Take the line containing "Can you tell which among" and all lines after it to the end of the records, and output them exactly.

**Data in this exercise:**
==================================================

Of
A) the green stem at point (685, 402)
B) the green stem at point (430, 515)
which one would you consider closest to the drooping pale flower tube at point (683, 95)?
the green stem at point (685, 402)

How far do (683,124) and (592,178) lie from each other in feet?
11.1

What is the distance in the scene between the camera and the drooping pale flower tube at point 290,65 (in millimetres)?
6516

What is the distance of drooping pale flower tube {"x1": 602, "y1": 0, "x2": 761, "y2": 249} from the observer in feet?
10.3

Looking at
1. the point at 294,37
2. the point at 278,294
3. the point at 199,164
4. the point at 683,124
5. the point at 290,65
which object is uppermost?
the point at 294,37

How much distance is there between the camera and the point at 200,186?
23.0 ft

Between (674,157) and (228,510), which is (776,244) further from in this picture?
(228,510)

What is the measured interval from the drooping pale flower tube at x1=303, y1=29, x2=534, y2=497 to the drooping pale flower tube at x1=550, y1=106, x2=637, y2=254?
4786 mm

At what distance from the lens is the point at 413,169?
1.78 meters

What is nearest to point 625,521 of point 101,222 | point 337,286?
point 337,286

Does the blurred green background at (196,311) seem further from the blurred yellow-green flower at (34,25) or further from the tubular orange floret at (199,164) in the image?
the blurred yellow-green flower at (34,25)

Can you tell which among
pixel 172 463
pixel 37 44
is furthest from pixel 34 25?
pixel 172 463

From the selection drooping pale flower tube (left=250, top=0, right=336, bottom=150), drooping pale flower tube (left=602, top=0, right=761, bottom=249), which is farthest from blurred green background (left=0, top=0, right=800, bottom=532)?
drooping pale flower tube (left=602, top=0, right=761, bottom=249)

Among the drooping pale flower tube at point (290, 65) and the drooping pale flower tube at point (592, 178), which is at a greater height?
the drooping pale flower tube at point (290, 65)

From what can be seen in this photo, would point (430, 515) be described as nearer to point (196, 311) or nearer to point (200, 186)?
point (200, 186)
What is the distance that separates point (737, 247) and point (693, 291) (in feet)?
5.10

==================================================

**Solution:**
Can you tell which among
pixel 172 463
pixel 37 44
is furthest from pixel 34 25?
pixel 172 463

From the selection drooping pale flower tube (left=250, top=0, right=336, bottom=150), drooping pale flower tube (left=602, top=0, right=761, bottom=249), which is farthest from blurred green background (left=0, top=0, right=800, bottom=532)?
drooping pale flower tube (left=602, top=0, right=761, bottom=249)

Among the drooping pale flower tube at point (290, 65) and the drooping pale flower tube at point (592, 178), which is at a greater height?
the drooping pale flower tube at point (290, 65)

From what can be seen in this photo, would point (430, 515) be described as nearer to point (196, 311) or nearer to point (200, 186)?
point (200, 186)
What is the distance that separates point (737, 247) and point (693, 291) (in feet)?
5.10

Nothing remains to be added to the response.